> [What to produce]: Print all entries precisely as they are written.

** start Record set **

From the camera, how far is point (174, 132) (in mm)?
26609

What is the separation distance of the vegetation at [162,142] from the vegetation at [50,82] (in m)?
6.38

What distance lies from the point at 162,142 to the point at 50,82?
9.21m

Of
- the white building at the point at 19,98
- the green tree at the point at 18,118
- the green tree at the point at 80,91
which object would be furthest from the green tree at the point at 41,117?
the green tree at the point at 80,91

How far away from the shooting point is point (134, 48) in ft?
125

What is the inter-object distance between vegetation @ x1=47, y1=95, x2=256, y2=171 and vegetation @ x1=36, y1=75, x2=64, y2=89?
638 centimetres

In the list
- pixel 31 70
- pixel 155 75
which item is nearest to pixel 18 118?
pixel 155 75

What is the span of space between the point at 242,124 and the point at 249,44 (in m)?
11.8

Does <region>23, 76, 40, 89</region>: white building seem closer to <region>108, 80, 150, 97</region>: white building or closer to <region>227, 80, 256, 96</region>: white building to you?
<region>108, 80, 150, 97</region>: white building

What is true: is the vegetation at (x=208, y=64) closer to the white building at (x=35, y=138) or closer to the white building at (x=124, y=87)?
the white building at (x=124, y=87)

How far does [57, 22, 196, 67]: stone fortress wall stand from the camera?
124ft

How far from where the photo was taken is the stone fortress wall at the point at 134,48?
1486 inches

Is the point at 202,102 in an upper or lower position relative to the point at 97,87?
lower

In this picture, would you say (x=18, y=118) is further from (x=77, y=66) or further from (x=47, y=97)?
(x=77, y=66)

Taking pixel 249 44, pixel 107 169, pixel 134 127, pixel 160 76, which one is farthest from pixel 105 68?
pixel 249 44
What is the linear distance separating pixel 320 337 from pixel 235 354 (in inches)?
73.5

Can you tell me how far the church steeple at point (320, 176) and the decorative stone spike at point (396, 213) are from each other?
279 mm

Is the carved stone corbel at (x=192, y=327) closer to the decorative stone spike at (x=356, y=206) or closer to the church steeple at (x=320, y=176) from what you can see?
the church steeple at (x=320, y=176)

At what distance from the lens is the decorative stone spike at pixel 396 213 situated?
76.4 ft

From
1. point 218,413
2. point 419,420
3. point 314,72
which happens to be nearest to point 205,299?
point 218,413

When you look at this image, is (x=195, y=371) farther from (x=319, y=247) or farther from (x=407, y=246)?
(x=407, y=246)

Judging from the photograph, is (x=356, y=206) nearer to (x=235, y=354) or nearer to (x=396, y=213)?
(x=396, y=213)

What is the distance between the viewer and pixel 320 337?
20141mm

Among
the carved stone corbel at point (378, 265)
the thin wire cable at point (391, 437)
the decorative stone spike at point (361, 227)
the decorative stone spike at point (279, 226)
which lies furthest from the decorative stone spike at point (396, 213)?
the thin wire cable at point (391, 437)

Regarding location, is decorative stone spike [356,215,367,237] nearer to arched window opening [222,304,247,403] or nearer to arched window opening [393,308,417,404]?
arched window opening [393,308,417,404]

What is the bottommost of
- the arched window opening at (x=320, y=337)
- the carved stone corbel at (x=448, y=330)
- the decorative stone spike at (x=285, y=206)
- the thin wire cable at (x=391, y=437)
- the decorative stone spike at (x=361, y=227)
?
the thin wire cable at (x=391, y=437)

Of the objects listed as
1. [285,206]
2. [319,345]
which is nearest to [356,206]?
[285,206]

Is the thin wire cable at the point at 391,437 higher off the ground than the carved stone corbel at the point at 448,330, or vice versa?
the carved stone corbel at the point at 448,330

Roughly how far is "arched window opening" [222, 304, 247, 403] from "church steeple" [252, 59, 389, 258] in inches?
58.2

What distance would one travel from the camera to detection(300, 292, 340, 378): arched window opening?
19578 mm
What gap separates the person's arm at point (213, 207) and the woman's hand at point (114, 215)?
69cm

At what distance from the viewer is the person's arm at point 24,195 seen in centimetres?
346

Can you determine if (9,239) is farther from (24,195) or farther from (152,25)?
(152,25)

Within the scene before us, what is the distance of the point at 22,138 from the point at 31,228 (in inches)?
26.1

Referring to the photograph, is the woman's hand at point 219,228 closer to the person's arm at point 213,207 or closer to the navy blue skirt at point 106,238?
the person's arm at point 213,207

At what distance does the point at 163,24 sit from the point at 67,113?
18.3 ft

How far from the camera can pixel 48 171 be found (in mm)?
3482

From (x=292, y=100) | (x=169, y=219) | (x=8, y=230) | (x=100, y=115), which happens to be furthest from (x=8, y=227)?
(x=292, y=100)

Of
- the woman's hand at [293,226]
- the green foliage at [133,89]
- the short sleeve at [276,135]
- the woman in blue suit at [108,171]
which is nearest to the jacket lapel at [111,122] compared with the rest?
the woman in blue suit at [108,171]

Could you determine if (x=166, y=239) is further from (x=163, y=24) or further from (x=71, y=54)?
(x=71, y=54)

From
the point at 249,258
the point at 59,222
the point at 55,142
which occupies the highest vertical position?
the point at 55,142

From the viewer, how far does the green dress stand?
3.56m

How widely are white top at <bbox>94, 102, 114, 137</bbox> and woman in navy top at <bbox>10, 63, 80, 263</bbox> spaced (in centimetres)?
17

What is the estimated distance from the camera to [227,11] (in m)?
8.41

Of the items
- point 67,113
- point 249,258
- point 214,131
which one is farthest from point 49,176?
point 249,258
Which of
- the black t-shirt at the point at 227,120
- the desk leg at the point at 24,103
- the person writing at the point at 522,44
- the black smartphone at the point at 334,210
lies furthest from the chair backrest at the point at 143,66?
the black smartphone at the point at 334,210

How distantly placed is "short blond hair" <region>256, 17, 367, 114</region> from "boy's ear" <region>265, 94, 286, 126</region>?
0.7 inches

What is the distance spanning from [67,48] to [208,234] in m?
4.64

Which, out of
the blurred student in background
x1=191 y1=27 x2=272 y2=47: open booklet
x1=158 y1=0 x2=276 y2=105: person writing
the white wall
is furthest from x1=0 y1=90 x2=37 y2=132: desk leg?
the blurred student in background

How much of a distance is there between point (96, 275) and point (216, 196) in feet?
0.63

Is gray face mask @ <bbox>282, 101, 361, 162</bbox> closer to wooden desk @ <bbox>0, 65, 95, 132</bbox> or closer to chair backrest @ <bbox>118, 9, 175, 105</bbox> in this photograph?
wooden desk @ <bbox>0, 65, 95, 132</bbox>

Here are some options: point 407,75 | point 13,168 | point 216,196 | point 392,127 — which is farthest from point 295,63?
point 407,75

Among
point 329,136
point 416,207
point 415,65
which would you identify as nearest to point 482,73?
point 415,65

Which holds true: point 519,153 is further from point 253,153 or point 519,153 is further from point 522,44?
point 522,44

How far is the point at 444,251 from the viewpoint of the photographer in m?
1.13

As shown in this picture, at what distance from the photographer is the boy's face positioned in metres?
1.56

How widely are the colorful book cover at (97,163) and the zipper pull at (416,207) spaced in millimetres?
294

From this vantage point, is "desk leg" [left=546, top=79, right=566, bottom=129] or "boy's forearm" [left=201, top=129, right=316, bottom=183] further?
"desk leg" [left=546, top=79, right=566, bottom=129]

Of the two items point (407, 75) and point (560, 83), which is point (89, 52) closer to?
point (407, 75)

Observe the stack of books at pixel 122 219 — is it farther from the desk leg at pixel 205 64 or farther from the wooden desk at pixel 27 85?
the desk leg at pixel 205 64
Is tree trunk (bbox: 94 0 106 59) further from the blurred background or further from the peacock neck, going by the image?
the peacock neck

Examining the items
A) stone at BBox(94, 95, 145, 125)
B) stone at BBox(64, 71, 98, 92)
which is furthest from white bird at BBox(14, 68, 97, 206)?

** end Record set **

> [Written response]:
From the camera, how far is point (174, 132) (in mm)?
26609

What is the separation distance of the vegetation at [162,142] from the vegetation at [50,82] (in m)?
6.38

What distance lies from the point at 162,142 to the point at 50,82?
9.21m

Of
- the white building at the point at 19,98
- the green tree at the point at 18,118
- the green tree at the point at 80,91
which object would be furthest from the green tree at the point at 41,117?
the green tree at the point at 80,91

How far away from the shooting point is point (134, 48) in ft?
125

What is the inter-object distance between vegetation @ x1=47, y1=95, x2=256, y2=171 and vegetation @ x1=36, y1=75, x2=64, y2=89?
638 centimetres

In the list
- pixel 31 70
- pixel 155 75
which item is nearest to pixel 18 118?
pixel 155 75

What is the span of space between the point at 242,124 and the point at 249,44 (in m)?
11.8

Does <region>23, 76, 40, 89</region>: white building seem closer to <region>108, 80, 150, 97</region>: white building or closer to <region>227, 80, 256, 96</region>: white building to you?
<region>108, 80, 150, 97</region>: white building

What is true: is the vegetation at (x=208, y=64) closer to the white building at (x=35, y=138) or closer to the white building at (x=124, y=87)?
the white building at (x=124, y=87)

How far does [57, 22, 196, 67]: stone fortress wall stand from the camera?
124ft

How far from where the photo was taken is the stone fortress wall at the point at 134,48?
1486 inches

Is the point at 202,102 in an upper or lower position relative to the point at 97,87?
lower

In this picture, would you say (x=18, y=118) is further from (x=77, y=66) or further from (x=47, y=97)?
(x=77, y=66)

Taking pixel 249 44, pixel 107 169, pixel 134 127, pixel 160 76, which one is farthest from pixel 105 68?
pixel 249 44
What is the linear distance separating pixel 320 337 from pixel 235 354 (in inches)?
73.5

Can you tell me how far the church steeple at point (320, 176) and the decorative stone spike at point (396, 213) are from each other?
279 mm

Is the carved stone corbel at (x=192, y=327) closer to the decorative stone spike at (x=356, y=206) or closer to the church steeple at (x=320, y=176) from what you can see?
the church steeple at (x=320, y=176)

At what distance from the lens is the decorative stone spike at pixel 396 213 situated?
76.4 ft

From
1. point 218,413
2. point 419,420
3. point 314,72
which happens to be nearest to point 205,299?
point 218,413

When you look at this image, is (x=195, y=371) farther from (x=319, y=247) or farther from (x=407, y=246)?
(x=407, y=246)

Judging from the photograph, is (x=356, y=206) nearer to (x=235, y=354) or nearer to (x=396, y=213)?
(x=396, y=213)

What is the distance between the viewer and pixel 320 337?
20141mm

Among
the carved stone corbel at point (378, 265)
the thin wire cable at point (391, 437)
the decorative stone spike at point (361, 227)
the decorative stone spike at point (279, 226)
which lies furthest from the decorative stone spike at point (396, 213)?
the thin wire cable at point (391, 437)

Regarding location, is decorative stone spike [356,215,367,237] nearer to arched window opening [222,304,247,403] or nearer to arched window opening [393,308,417,404]?
arched window opening [393,308,417,404]

What is the bottommost of
- the arched window opening at (x=320, y=337)
- the carved stone corbel at (x=448, y=330)
- the decorative stone spike at (x=285, y=206)
- the thin wire cable at (x=391, y=437)
- the decorative stone spike at (x=361, y=227)
?
the thin wire cable at (x=391, y=437)

Of the objects listed as
1. [285,206]
2. [319,345]
which is nearest to [356,206]?
[285,206]

Is the thin wire cable at the point at 391,437 higher off the ground than the carved stone corbel at the point at 448,330, or vice versa?
the carved stone corbel at the point at 448,330

Roughly how far is "arched window opening" [222, 304, 247, 403] from "church steeple" [252, 59, 389, 258] in inches?
58.2

What distance would one travel from the camera to detection(300, 292, 340, 378): arched window opening?
19578 mm
What gap separates the person's arm at point (213, 207) and the woman's hand at point (114, 215)?
69cm

At what distance from the viewer is the person's arm at point 24,195 seen in centimetres?
346

Can you determine if (9,239) is farther from (24,195) or farther from (152,25)?
(152,25)

Within the scene before us, what is the distance of the point at 22,138 from the point at 31,228 (in inches)?
26.1

Referring to the photograph, is the woman's hand at point 219,228 closer to the person's arm at point 213,207 or closer to the navy blue skirt at point 106,238?
the person's arm at point 213,207

At what distance does the point at 163,24 sit from the point at 67,113?
18.3 ft

How far from the camera can pixel 48 171 be found (in mm)?
3482

From (x=292, y=100) | (x=169, y=219) | (x=8, y=230) | (x=100, y=115), which happens to be furthest from (x=8, y=227)?
(x=292, y=100)

Of
- the woman's hand at [293,226]
- the green foliage at [133,89]
- the short sleeve at [276,135]
- the woman in blue suit at [108,171]
which is nearest to the jacket lapel at [111,122] compared with the rest?
the woman in blue suit at [108,171]

Could you determine if (x=166, y=239) is further from (x=163, y=24) or further from (x=71, y=54)?
(x=71, y=54)

From
the point at 249,258
the point at 59,222
the point at 55,142
which occupies the highest vertical position?
the point at 55,142

From the viewer, how far does the green dress stand?
3.56m

How widely are white top at <bbox>94, 102, 114, 137</bbox> and woman in navy top at <bbox>10, 63, 80, 263</bbox> spaced (in centimetres)?
17

What is the estimated distance from the camera to [227,11] (in m)?
8.41

Of the items
- point 67,113
- point 249,258
- point 214,131
which one is farthest from point 49,176?
point 249,258
Which of
- the black t-shirt at the point at 227,120
- the desk leg at the point at 24,103
- the person writing at the point at 522,44
- the black smartphone at the point at 334,210
lies furthest from the chair backrest at the point at 143,66?
the black smartphone at the point at 334,210

How distantly placed is "short blond hair" <region>256, 17, 367, 114</region> from "boy's ear" <region>265, 94, 286, 126</region>?
0.7 inches

What is the distance spanning from [67,48] to [208,234] in m?
4.64

Which, out of
the blurred student in background
x1=191 y1=27 x2=272 y2=47: open booklet
x1=158 y1=0 x2=276 y2=105: person writing
the white wall
is furthest from x1=0 y1=90 x2=37 y2=132: desk leg?
the blurred student in background

How much of a distance is there between point (96, 275) and point (216, 196) in feet?
0.63

Is gray face mask @ <bbox>282, 101, 361, 162</bbox> closer to wooden desk @ <bbox>0, 65, 95, 132</bbox> or closer to chair backrest @ <bbox>118, 9, 175, 105</bbox> in this photograph?
wooden desk @ <bbox>0, 65, 95, 132</bbox>

Here are some options: point 407,75 | point 13,168 | point 216,196 | point 392,127 — which is farthest from point 295,63?
point 407,75

Among
point 329,136
point 416,207
point 415,65
which would you identify as nearest to point 482,73?
point 415,65

Which holds true: point 519,153 is further from point 253,153 or point 519,153 is further from point 522,44?
point 522,44

How far is the point at 444,251 from the viewpoint of the photographer in m?
1.13

As shown in this picture, at what distance from the photographer is the boy's face positioned in metres?
1.56

How widely are the colorful book cover at (97,163) and the zipper pull at (416,207) spaced in millimetres?
294

From this vantage point, is "desk leg" [left=546, top=79, right=566, bottom=129] or "boy's forearm" [left=201, top=129, right=316, bottom=183] further?
"desk leg" [left=546, top=79, right=566, bottom=129]

Of the two items point (407, 75) and point (560, 83), which is point (89, 52) closer to?
point (407, 75)

Observe the stack of books at pixel 122 219 — is it farther from the desk leg at pixel 205 64 or farther from the wooden desk at pixel 27 85?
the desk leg at pixel 205 64
Is tree trunk (bbox: 94 0 106 59) further from the blurred background or further from the peacock neck, going by the image?
the peacock neck

Examining the items
A) stone at BBox(94, 95, 145, 125)
B) stone at BBox(64, 71, 98, 92)
which is furthest from white bird at BBox(14, 68, 97, 206)?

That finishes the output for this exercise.